**TAREFAS**
a – Responda às seguintes perguntas com base no texto citado:
(i) Que cargo ocupou Orlando de Carvalho?
(ii) O que faziam os ouvintes durante os discursos dele?
(iii) Como é qualificada a inteligência no início do texto?
b – Transcreva o trecho do texto citado que começa com as palavras "Na morte de Miguel Galvão Teles" e termina com "atropeladas pelo pensamento.", substituindo "ouvintes" por "presentes".
c – Indique se cada afirmação está de acordo com o texto citado, respondendo sim ou não e citando as palavras decisivas:
(i) Os discursos de Orlando de Carvalho referidos são anteriores ao 25 de Abril.
(ii) As palavras de Orlando de Carvalho acompanhavam sem dificuldade o seu pensamento.
(iii) Orlando de Carvalho foi professor na Faculdade de Direito de Lisboa.

====== TEXTO CITADO

Na morte de Miguel Galvão Teles - por Eurico Heitor Consciência -
Na morte de Miguel Galvão
Teles
A inteligência é uma coisa
fascinante. Recordarei sempre os aceleradíssimos discursos revolucionários
(d’antes do 25 de Abril) de Orlando de Carvalho, que foi Professor Catedrático da
Faculdade de Direito de Coimbra. Todos os ouvintes se calavam e sorriam e
praticavam o exercício de descobrir que palavras é que tinham já sido omitidas
e quantas mais seriam ultrapassadas. Porque o pensamento do Prof. Orlando de
Carvalho era tão rápido que as suas palavras não conseguiam acompanhá-lo. Eram
atropeladas pelo pensamento.

============
====== DADOS

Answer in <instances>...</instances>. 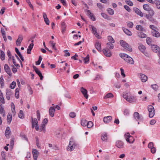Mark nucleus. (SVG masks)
<instances>
[{"instance_id": "nucleus-31", "label": "nucleus", "mask_w": 160, "mask_h": 160, "mask_svg": "<svg viewBox=\"0 0 160 160\" xmlns=\"http://www.w3.org/2000/svg\"><path fill=\"white\" fill-rule=\"evenodd\" d=\"M87 121L84 119H82L81 121V124L83 126H86L87 125Z\"/></svg>"}, {"instance_id": "nucleus-58", "label": "nucleus", "mask_w": 160, "mask_h": 160, "mask_svg": "<svg viewBox=\"0 0 160 160\" xmlns=\"http://www.w3.org/2000/svg\"><path fill=\"white\" fill-rule=\"evenodd\" d=\"M123 114L125 115H127L129 114V111L128 109H125L123 111Z\"/></svg>"}, {"instance_id": "nucleus-25", "label": "nucleus", "mask_w": 160, "mask_h": 160, "mask_svg": "<svg viewBox=\"0 0 160 160\" xmlns=\"http://www.w3.org/2000/svg\"><path fill=\"white\" fill-rule=\"evenodd\" d=\"M33 68L34 69L36 73L37 74H38L39 76L42 74L41 72L38 69V68H37L36 67H35L34 66H33Z\"/></svg>"}, {"instance_id": "nucleus-57", "label": "nucleus", "mask_w": 160, "mask_h": 160, "mask_svg": "<svg viewBox=\"0 0 160 160\" xmlns=\"http://www.w3.org/2000/svg\"><path fill=\"white\" fill-rule=\"evenodd\" d=\"M76 113L74 112H71L69 114V116L72 118H74L76 117Z\"/></svg>"}, {"instance_id": "nucleus-16", "label": "nucleus", "mask_w": 160, "mask_h": 160, "mask_svg": "<svg viewBox=\"0 0 160 160\" xmlns=\"http://www.w3.org/2000/svg\"><path fill=\"white\" fill-rule=\"evenodd\" d=\"M113 43H112L111 42H108L107 43V46L106 48L107 50H111L112 49L114 48V46L113 44Z\"/></svg>"}, {"instance_id": "nucleus-47", "label": "nucleus", "mask_w": 160, "mask_h": 160, "mask_svg": "<svg viewBox=\"0 0 160 160\" xmlns=\"http://www.w3.org/2000/svg\"><path fill=\"white\" fill-rule=\"evenodd\" d=\"M4 80L2 76H1L0 78V84L1 86L2 87L4 85Z\"/></svg>"}, {"instance_id": "nucleus-30", "label": "nucleus", "mask_w": 160, "mask_h": 160, "mask_svg": "<svg viewBox=\"0 0 160 160\" xmlns=\"http://www.w3.org/2000/svg\"><path fill=\"white\" fill-rule=\"evenodd\" d=\"M113 97V95L111 93H109L107 94L106 96L104 97V99H107L108 98H111Z\"/></svg>"}, {"instance_id": "nucleus-6", "label": "nucleus", "mask_w": 160, "mask_h": 160, "mask_svg": "<svg viewBox=\"0 0 160 160\" xmlns=\"http://www.w3.org/2000/svg\"><path fill=\"white\" fill-rule=\"evenodd\" d=\"M32 127H35V129L38 131L39 130V127L37 120L36 118H32Z\"/></svg>"}, {"instance_id": "nucleus-5", "label": "nucleus", "mask_w": 160, "mask_h": 160, "mask_svg": "<svg viewBox=\"0 0 160 160\" xmlns=\"http://www.w3.org/2000/svg\"><path fill=\"white\" fill-rule=\"evenodd\" d=\"M72 139L70 138L69 145L67 149L68 151H72L75 148L76 145L72 141Z\"/></svg>"}, {"instance_id": "nucleus-18", "label": "nucleus", "mask_w": 160, "mask_h": 160, "mask_svg": "<svg viewBox=\"0 0 160 160\" xmlns=\"http://www.w3.org/2000/svg\"><path fill=\"white\" fill-rule=\"evenodd\" d=\"M112 119V117L111 116L105 117L103 118V121L105 123H108L111 122Z\"/></svg>"}, {"instance_id": "nucleus-52", "label": "nucleus", "mask_w": 160, "mask_h": 160, "mask_svg": "<svg viewBox=\"0 0 160 160\" xmlns=\"http://www.w3.org/2000/svg\"><path fill=\"white\" fill-rule=\"evenodd\" d=\"M1 156L2 157V160H6V155L5 152H1Z\"/></svg>"}, {"instance_id": "nucleus-29", "label": "nucleus", "mask_w": 160, "mask_h": 160, "mask_svg": "<svg viewBox=\"0 0 160 160\" xmlns=\"http://www.w3.org/2000/svg\"><path fill=\"white\" fill-rule=\"evenodd\" d=\"M0 114H2L3 117L5 115L4 108L1 105H0Z\"/></svg>"}, {"instance_id": "nucleus-3", "label": "nucleus", "mask_w": 160, "mask_h": 160, "mask_svg": "<svg viewBox=\"0 0 160 160\" xmlns=\"http://www.w3.org/2000/svg\"><path fill=\"white\" fill-rule=\"evenodd\" d=\"M125 137L126 141L130 143H132L135 140L133 137L130 135V134L128 132L125 135Z\"/></svg>"}, {"instance_id": "nucleus-24", "label": "nucleus", "mask_w": 160, "mask_h": 160, "mask_svg": "<svg viewBox=\"0 0 160 160\" xmlns=\"http://www.w3.org/2000/svg\"><path fill=\"white\" fill-rule=\"evenodd\" d=\"M96 48L99 51H101V45L99 42H97L95 45Z\"/></svg>"}, {"instance_id": "nucleus-13", "label": "nucleus", "mask_w": 160, "mask_h": 160, "mask_svg": "<svg viewBox=\"0 0 160 160\" xmlns=\"http://www.w3.org/2000/svg\"><path fill=\"white\" fill-rule=\"evenodd\" d=\"M110 50H107L106 49H103L102 51L104 55L107 57H110L111 56L112 54Z\"/></svg>"}, {"instance_id": "nucleus-34", "label": "nucleus", "mask_w": 160, "mask_h": 160, "mask_svg": "<svg viewBox=\"0 0 160 160\" xmlns=\"http://www.w3.org/2000/svg\"><path fill=\"white\" fill-rule=\"evenodd\" d=\"M0 101L3 103H5L4 100L2 96V93L1 91H0Z\"/></svg>"}, {"instance_id": "nucleus-8", "label": "nucleus", "mask_w": 160, "mask_h": 160, "mask_svg": "<svg viewBox=\"0 0 160 160\" xmlns=\"http://www.w3.org/2000/svg\"><path fill=\"white\" fill-rule=\"evenodd\" d=\"M151 48L152 51L156 53L159 54L160 52V48L157 45H152Z\"/></svg>"}, {"instance_id": "nucleus-50", "label": "nucleus", "mask_w": 160, "mask_h": 160, "mask_svg": "<svg viewBox=\"0 0 160 160\" xmlns=\"http://www.w3.org/2000/svg\"><path fill=\"white\" fill-rule=\"evenodd\" d=\"M146 42L148 44L150 45L152 42V39L149 37L147 38L146 39Z\"/></svg>"}, {"instance_id": "nucleus-19", "label": "nucleus", "mask_w": 160, "mask_h": 160, "mask_svg": "<svg viewBox=\"0 0 160 160\" xmlns=\"http://www.w3.org/2000/svg\"><path fill=\"white\" fill-rule=\"evenodd\" d=\"M140 79L142 82H145L147 80L148 77L145 75L143 74H141Z\"/></svg>"}, {"instance_id": "nucleus-27", "label": "nucleus", "mask_w": 160, "mask_h": 160, "mask_svg": "<svg viewBox=\"0 0 160 160\" xmlns=\"http://www.w3.org/2000/svg\"><path fill=\"white\" fill-rule=\"evenodd\" d=\"M143 8L146 11H148L152 8L148 4H145L143 5Z\"/></svg>"}, {"instance_id": "nucleus-22", "label": "nucleus", "mask_w": 160, "mask_h": 160, "mask_svg": "<svg viewBox=\"0 0 160 160\" xmlns=\"http://www.w3.org/2000/svg\"><path fill=\"white\" fill-rule=\"evenodd\" d=\"M11 133L10 128L9 127H7L5 132V134L7 137H9V135Z\"/></svg>"}, {"instance_id": "nucleus-4", "label": "nucleus", "mask_w": 160, "mask_h": 160, "mask_svg": "<svg viewBox=\"0 0 160 160\" xmlns=\"http://www.w3.org/2000/svg\"><path fill=\"white\" fill-rule=\"evenodd\" d=\"M148 110L149 112V116L150 118L153 117L155 114V111L153 106L150 105L148 107Z\"/></svg>"}, {"instance_id": "nucleus-1", "label": "nucleus", "mask_w": 160, "mask_h": 160, "mask_svg": "<svg viewBox=\"0 0 160 160\" xmlns=\"http://www.w3.org/2000/svg\"><path fill=\"white\" fill-rule=\"evenodd\" d=\"M121 58L128 63L131 64H133L134 63L133 59L126 54L121 53Z\"/></svg>"}, {"instance_id": "nucleus-51", "label": "nucleus", "mask_w": 160, "mask_h": 160, "mask_svg": "<svg viewBox=\"0 0 160 160\" xmlns=\"http://www.w3.org/2000/svg\"><path fill=\"white\" fill-rule=\"evenodd\" d=\"M101 15L103 18L108 19H109V17L105 13H101Z\"/></svg>"}, {"instance_id": "nucleus-43", "label": "nucleus", "mask_w": 160, "mask_h": 160, "mask_svg": "<svg viewBox=\"0 0 160 160\" xmlns=\"http://www.w3.org/2000/svg\"><path fill=\"white\" fill-rule=\"evenodd\" d=\"M148 12L149 13V14L151 15V17L152 16L154 15V12L152 8H151V10H150Z\"/></svg>"}, {"instance_id": "nucleus-36", "label": "nucleus", "mask_w": 160, "mask_h": 160, "mask_svg": "<svg viewBox=\"0 0 160 160\" xmlns=\"http://www.w3.org/2000/svg\"><path fill=\"white\" fill-rule=\"evenodd\" d=\"M138 36L142 38H145L146 37V35L144 33L140 32L138 34Z\"/></svg>"}, {"instance_id": "nucleus-56", "label": "nucleus", "mask_w": 160, "mask_h": 160, "mask_svg": "<svg viewBox=\"0 0 160 160\" xmlns=\"http://www.w3.org/2000/svg\"><path fill=\"white\" fill-rule=\"evenodd\" d=\"M122 97L124 98L127 101V99H128L129 97H128V93H126L123 94L122 96Z\"/></svg>"}, {"instance_id": "nucleus-20", "label": "nucleus", "mask_w": 160, "mask_h": 160, "mask_svg": "<svg viewBox=\"0 0 160 160\" xmlns=\"http://www.w3.org/2000/svg\"><path fill=\"white\" fill-rule=\"evenodd\" d=\"M122 30L123 32L126 34L127 35L129 36H132V32L129 30L128 29H127L122 28Z\"/></svg>"}, {"instance_id": "nucleus-23", "label": "nucleus", "mask_w": 160, "mask_h": 160, "mask_svg": "<svg viewBox=\"0 0 160 160\" xmlns=\"http://www.w3.org/2000/svg\"><path fill=\"white\" fill-rule=\"evenodd\" d=\"M34 44L32 43H31L30 45H29V46L28 47V49H27V53L28 54H29L31 53V50L32 49L33 46Z\"/></svg>"}, {"instance_id": "nucleus-60", "label": "nucleus", "mask_w": 160, "mask_h": 160, "mask_svg": "<svg viewBox=\"0 0 160 160\" xmlns=\"http://www.w3.org/2000/svg\"><path fill=\"white\" fill-rule=\"evenodd\" d=\"M7 55L9 58L8 59V61H9L11 60V52L9 51H7Z\"/></svg>"}, {"instance_id": "nucleus-55", "label": "nucleus", "mask_w": 160, "mask_h": 160, "mask_svg": "<svg viewBox=\"0 0 160 160\" xmlns=\"http://www.w3.org/2000/svg\"><path fill=\"white\" fill-rule=\"evenodd\" d=\"M18 117L20 118H22L23 117V112L22 110H21L20 111L19 113L18 114Z\"/></svg>"}, {"instance_id": "nucleus-46", "label": "nucleus", "mask_w": 160, "mask_h": 160, "mask_svg": "<svg viewBox=\"0 0 160 160\" xmlns=\"http://www.w3.org/2000/svg\"><path fill=\"white\" fill-rule=\"evenodd\" d=\"M107 11L108 13L110 15H113L114 14V11L110 8H108Z\"/></svg>"}, {"instance_id": "nucleus-14", "label": "nucleus", "mask_w": 160, "mask_h": 160, "mask_svg": "<svg viewBox=\"0 0 160 160\" xmlns=\"http://www.w3.org/2000/svg\"><path fill=\"white\" fill-rule=\"evenodd\" d=\"M23 39L22 36L20 35L18 36V38L16 41V44L17 46H19L20 45Z\"/></svg>"}, {"instance_id": "nucleus-41", "label": "nucleus", "mask_w": 160, "mask_h": 160, "mask_svg": "<svg viewBox=\"0 0 160 160\" xmlns=\"http://www.w3.org/2000/svg\"><path fill=\"white\" fill-rule=\"evenodd\" d=\"M5 54L4 52L3 51H1V58L2 60H3L5 59Z\"/></svg>"}, {"instance_id": "nucleus-40", "label": "nucleus", "mask_w": 160, "mask_h": 160, "mask_svg": "<svg viewBox=\"0 0 160 160\" xmlns=\"http://www.w3.org/2000/svg\"><path fill=\"white\" fill-rule=\"evenodd\" d=\"M127 26L130 28H132L133 26V24L132 22H127Z\"/></svg>"}, {"instance_id": "nucleus-17", "label": "nucleus", "mask_w": 160, "mask_h": 160, "mask_svg": "<svg viewBox=\"0 0 160 160\" xmlns=\"http://www.w3.org/2000/svg\"><path fill=\"white\" fill-rule=\"evenodd\" d=\"M55 111V109L52 107L50 108L49 112V115L51 117H53L54 116V112Z\"/></svg>"}, {"instance_id": "nucleus-32", "label": "nucleus", "mask_w": 160, "mask_h": 160, "mask_svg": "<svg viewBox=\"0 0 160 160\" xmlns=\"http://www.w3.org/2000/svg\"><path fill=\"white\" fill-rule=\"evenodd\" d=\"M154 3L156 4L157 8L160 9V1L159 0H156Z\"/></svg>"}, {"instance_id": "nucleus-21", "label": "nucleus", "mask_w": 160, "mask_h": 160, "mask_svg": "<svg viewBox=\"0 0 160 160\" xmlns=\"http://www.w3.org/2000/svg\"><path fill=\"white\" fill-rule=\"evenodd\" d=\"M152 34L153 36L156 37L158 38L160 37V33L156 30L152 31Z\"/></svg>"}, {"instance_id": "nucleus-61", "label": "nucleus", "mask_w": 160, "mask_h": 160, "mask_svg": "<svg viewBox=\"0 0 160 160\" xmlns=\"http://www.w3.org/2000/svg\"><path fill=\"white\" fill-rule=\"evenodd\" d=\"M148 148H151H151H152L154 147L153 143L152 142H149L148 144Z\"/></svg>"}, {"instance_id": "nucleus-12", "label": "nucleus", "mask_w": 160, "mask_h": 160, "mask_svg": "<svg viewBox=\"0 0 160 160\" xmlns=\"http://www.w3.org/2000/svg\"><path fill=\"white\" fill-rule=\"evenodd\" d=\"M138 48L139 50L142 53H143L146 56H147V54H148L146 52L145 53H144V52L145 51V50L146 49V48L142 44H140L139 45V46H138Z\"/></svg>"}, {"instance_id": "nucleus-42", "label": "nucleus", "mask_w": 160, "mask_h": 160, "mask_svg": "<svg viewBox=\"0 0 160 160\" xmlns=\"http://www.w3.org/2000/svg\"><path fill=\"white\" fill-rule=\"evenodd\" d=\"M42 58L41 56H40L39 57V59L36 62V65H39L41 62V61L42 60Z\"/></svg>"}, {"instance_id": "nucleus-26", "label": "nucleus", "mask_w": 160, "mask_h": 160, "mask_svg": "<svg viewBox=\"0 0 160 160\" xmlns=\"http://www.w3.org/2000/svg\"><path fill=\"white\" fill-rule=\"evenodd\" d=\"M39 130L40 132H42L45 133L46 132L45 125L41 124V125L40 126Z\"/></svg>"}, {"instance_id": "nucleus-15", "label": "nucleus", "mask_w": 160, "mask_h": 160, "mask_svg": "<svg viewBox=\"0 0 160 160\" xmlns=\"http://www.w3.org/2000/svg\"><path fill=\"white\" fill-rule=\"evenodd\" d=\"M133 10L135 12V13L141 17H143V13L138 8H133Z\"/></svg>"}, {"instance_id": "nucleus-53", "label": "nucleus", "mask_w": 160, "mask_h": 160, "mask_svg": "<svg viewBox=\"0 0 160 160\" xmlns=\"http://www.w3.org/2000/svg\"><path fill=\"white\" fill-rule=\"evenodd\" d=\"M126 2L127 4L130 6H132L133 5L132 2L130 0H126Z\"/></svg>"}, {"instance_id": "nucleus-33", "label": "nucleus", "mask_w": 160, "mask_h": 160, "mask_svg": "<svg viewBox=\"0 0 160 160\" xmlns=\"http://www.w3.org/2000/svg\"><path fill=\"white\" fill-rule=\"evenodd\" d=\"M12 115L10 114H8L7 117V122L9 124L12 121Z\"/></svg>"}, {"instance_id": "nucleus-54", "label": "nucleus", "mask_w": 160, "mask_h": 160, "mask_svg": "<svg viewBox=\"0 0 160 160\" xmlns=\"http://www.w3.org/2000/svg\"><path fill=\"white\" fill-rule=\"evenodd\" d=\"M121 74L123 78H125L126 75L124 73V70L122 68H121Z\"/></svg>"}, {"instance_id": "nucleus-11", "label": "nucleus", "mask_w": 160, "mask_h": 160, "mask_svg": "<svg viewBox=\"0 0 160 160\" xmlns=\"http://www.w3.org/2000/svg\"><path fill=\"white\" fill-rule=\"evenodd\" d=\"M80 91L86 99H88V96L87 94L88 91L87 90L82 87L81 88Z\"/></svg>"}, {"instance_id": "nucleus-9", "label": "nucleus", "mask_w": 160, "mask_h": 160, "mask_svg": "<svg viewBox=\"0 0 160 160\" xmlns=\"http://www.w3.org/2000/svg\"><path fill=\"white\" fill-rule=\"evenodd\" d=\"M136 101L137 98L136 97L132 95H131L127 99L128 102L132 103L136 102Z\"/></svg>"}, {"instance_id": "nucleus-39", "label": "nucleus", "mask_w": 160, "mask_h": 160, "mask_svg": "<svg viewBox=\"0 0 160 160\" xmlns=\"http://www.w3.org/2000/svg\"><path fill=\"white\" fill-rule=\"evenodd\" d=\"M108 40L109 41V42H111L112 43H114L115 41L113 38L111 36L108 37Z\"/></svg>"}, {"instance_id": "nucleus-2", "label": "nucleus", "mask_w": 160, "mask_h": 160, "mask_svg": "<svg viewBox=\"0 0 160 160\" xmlns=\"http://www.w3.org/2000/svg\"><path fill=\"white\" fill-rule=\"evenodd\" d=\"M121 46L129 52H132V51L131 47L127 43L123 40H121Z\"/></svg>"}, {"instance_id": "nucleus-63", "label": "nucleus", "mask_w": 160, "mask_h": 160, "mask_svg": "<svg viewBox=\"0 0 160 160\" xmlns=\"http://www.w3.org/2000/svg\"><path fill=\"white\" fill-rule=\"evenodd\" d=\"M120 141L118 140L116 142V146L118 148L120 147Z\"/></svg>"}, {"instance_id": "nucleus-10", "label": "nucleus", "mask_w": 160, "mask_h": 160, "mask_svg": "<svg viewBox=\"0 0 160 160\" xmlns=\"http://www.w3.org/2000/svg\"><path fill=\"white\" fill-rule=\"evenodd\" d=\"M4 68L5 71L9 76H11L12 75V73L11 71L10 68L8 65L5 64L4 65Z\"/></svg>"}, {"instance_id": "nucleus-28", "label": "nucleus", "mask_w": 160, "mask_h": 160, "mask_svg": "<svg viewBox=\"0 0 160 160\" xmlns=\"http://www.w3.org/2000/svg\"><path fill=\"white\" fill-rule=\"evenodd\" d=\"M133 116L134 118L137 120H138L140 118L139 113L137 112H135L134 113Z\"/></svg>"}, {"instance_id": "nucleus-49", "label": "nucleus", "mask_w": 160, "mask_h": 160, "mask_svg": "<svg viewBox=\"0 0 160 160\" xmlns=\"http://www.w3.org/2000/svg\"><path fill=\"white\" fill-rule=\"evenodd\" d=\"M16 85V83L15 82H13L10 84V88L12 89H14Z\"/></svg>"}, {"instance_id": "nucleus-37", "label": "nucleus", "mask_w": 160, "mask_h": 160, "mask_svg": "<svg viewBox=\"0 0 160 160\" xmlns=\"http://www.w3.org/2000/svg\"><path fill=\"white\" fill-rule=\"evenodd\" d=\"M93 126V123L91 121H89L87 122L86 126L88 128H91Z\"/></svg>"}, {"instance_id": "nucleus-59", "label": "nucleus", "mask_w": 160, "mask_h": 160, "mask_svg": "<svg viewBox=\"0 0 160 160\" xmlns=\"http://www.w3.org/2000/svg\"><path fill=\"white\" fill-rule=\"evenodd\" d=\"M48 120L47 118H45L43 120L42 122V124H44V125H45L48 123Z\"/></svg>"}, {"instance_id": "nucleus-45", "label": "nucleus", "mask_w": 160, "mask_h": 160, "mask_svg": "<svg viewBox=\"0 0 160 160\" xmlns=\"http://www.w3.org/2000/svg\"><path fill=\"white\" fill-rule=\"evenodd\" d=\"M151 87L155 91H156L158 89V86L157 84L151 85Z\"/></svg>"}, {"instance_id": "nucleus-62", "label": "nucleus", "mask_w": 160, "mask_h": 160, "mask_svg": "<svg viewBox=\"0 0 160 160\" xmlns=\"http://www.w3.org/2000/svg\"><path fill=\"white\" fill-rule=\"evenodd\" d=\"M37 118L38 120H40V114L39 111H37Z\"/></svg>"}, {"instance_id": "nucleus-48", "label": "nucleus", "mask_w": 160, "mask_h": 160, "mask_svg": "<svg viewBox=\"0 0 160 160\" xmlns=\"http://www.w3.org/2000/svg\"><path fill=\"white\" fill-rule=\"evenodd\" d=\"M32 152L33 155L39 154V152L35 149H32Z\"/></svg>"}, {"instance_id": "nucleus-7", "label": "nucleus", "mask_w": 160, "mask_h": 160, "mask_svg": "<svg viewBox=\"0 0 160 160\" xmlns=\"http://www.w3.org/2000/svg\"><path fill=\"white\" fill-rule=\"evenodd\" d=\"M89 27L92 29V33L98 39L101 38V37L99 35L97 32V29L93 26L92 25H89Z\"/></svg>"}, {"instance_id": "nucleus-64", "label": "nucleus", "mask_w": 160, "mask_h": 160, "mask_svg": "<svg viewBox=\"0 0 160 160\" xmlns=\"http://www.w3.org/2000/svg\"><path fill=\"white\" fill-rule=\"evenodd\" d=\"M124 8L128 12H130L131 11L130 8L127 5H125L124 6Z\"/></svg>"}, {"instance_id": "nucleus-35", "label": "nucleus", "mask_w": 160, "mask_h": 160, "mask_svg": "<svg viewBox=\"0 0 160 160\" xmlns=\"http://www.w3.org/2000/svg\"><path fill=\"white\" fill-rule=\"evenodd\" d=\"M136 28L138 30L142 31H143L144 30V29L140 25H137L136 27Z\"/></svg>"}, {"instance_id": "nucleus-38", "label": "nucleus", "mask_w": 160, "mask_h": 160, "mask_svg": "<svg viewBox=\"0 0 160 160\" xmlns=\"http://www.w3.org/2000/svg\"><path fill=\"white\" fill-rule=\"evenodd\" d=\"M101 139H102V140L103 141L106 140L107 139V133H103L102 135Z\"/></svg>"}, {"instance_id": "nucleus-44", "label": "nucleus", "mask_w": 160, "mask_h": 160, "mask_svg": "<svg viewBox=\"0 0 160 160\" xmlns=\"http://www.w3.org/2000/svg\"><path fill=\"white\" fill-rule=\"evenodd\" d=\"M89 59V55H87L86 57L85 58H84V60L85 61L84 63H87L88 62Z\"/></svg>"}]
</instances>
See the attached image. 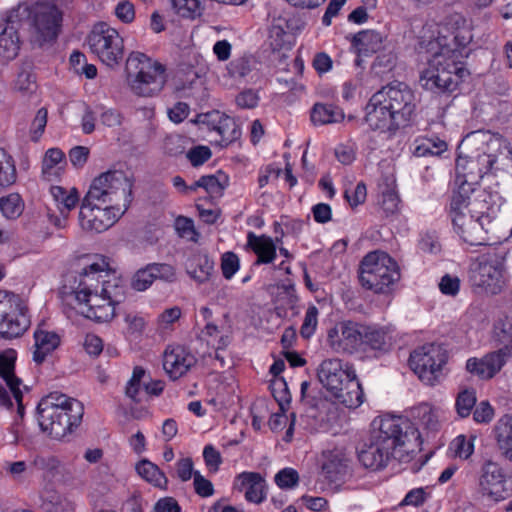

============

**RESPOSTAS**
a –
(i) Foi Professor Catedrático da Faculdade de Direito de Coimbra.
(ii) Calavam-se, sorriam e praticavam o exercício de descobrir que palavras tinham já sido omitidas e quantas mais seriam ultrapassadas.
(iii) Como uma coisa fascinante.

b –
Na morte de Miguel Galvão Teles - por Eurico Heitor Consciência -
Na morte de Miguel Galvão
Teles
A inteligência é uma coisa
fascinante. Recordarei sempre os aceleradíssimos discursos revolucionários
(d’antes do 25 de Abril) de Orlando de Carvalho, que foi Professor Catedrático da
Faculdade de Direito de Coimbra. Todos os presentes se calavam e sorriam e
praticavam o exercício de descobrir que palavras é que tinham já sido omitidas
e quantas mais seriam ultrapassadas. Porque o pensamento do Prof. Orlando de
Carvalho era tão rápido que as suas palavras não conseguiam acompanhá-lo. Eram
atropeladas pelo pensamento.

c –
(i) Sim: "(d’antes do 25 de Abril)".
(ii) Não: "as suas palavras não conseguiam acompanhá-lo".
(iii) Não: "Professor Catedrático da Faculdade de Direito de Coimbra".